A privacy policy is a written statement that covers how an enterprise collects, handles and processes personal data. It ensures that the enterprise complies with regulatory standards for specific industries and publicly communicates to users how their data are collected, stored and shared. Taking privacy policies in isolation provides the views and perspectives of only one organization. But what if an organization’s privacy policy could be improved by comparing it to other organizations’ privacy policies and requirements? Moreover, how can different privacy policies be consistently compared? A possible explanation is found in text mining.

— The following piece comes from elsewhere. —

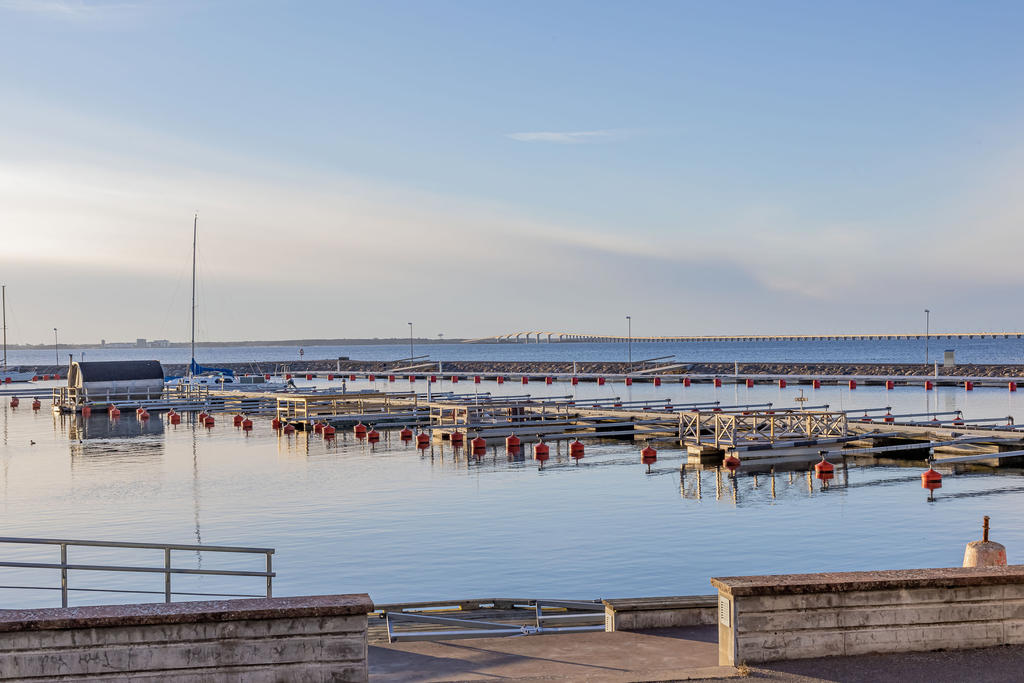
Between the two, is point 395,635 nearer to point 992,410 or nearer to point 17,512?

Text mining is a method of transforming data from a text file to numerical values, making it possible to identify the frequency, context and similarities of key terms used in documents such as privacy policies. Information retrieval is a technique used in text mining that searches for specific terms and provides an output based on the results from one or multiple documents. Grouping or centralizing multiple documents in the same data set allows comparability, increasing the scale of the analysis and extending it across different documents. In other words, based on queries, a group of privacy policies can be searched to identify and compare the most relevant terms they contain or to highlight whether a relevant term or definition is not present in that group of policies.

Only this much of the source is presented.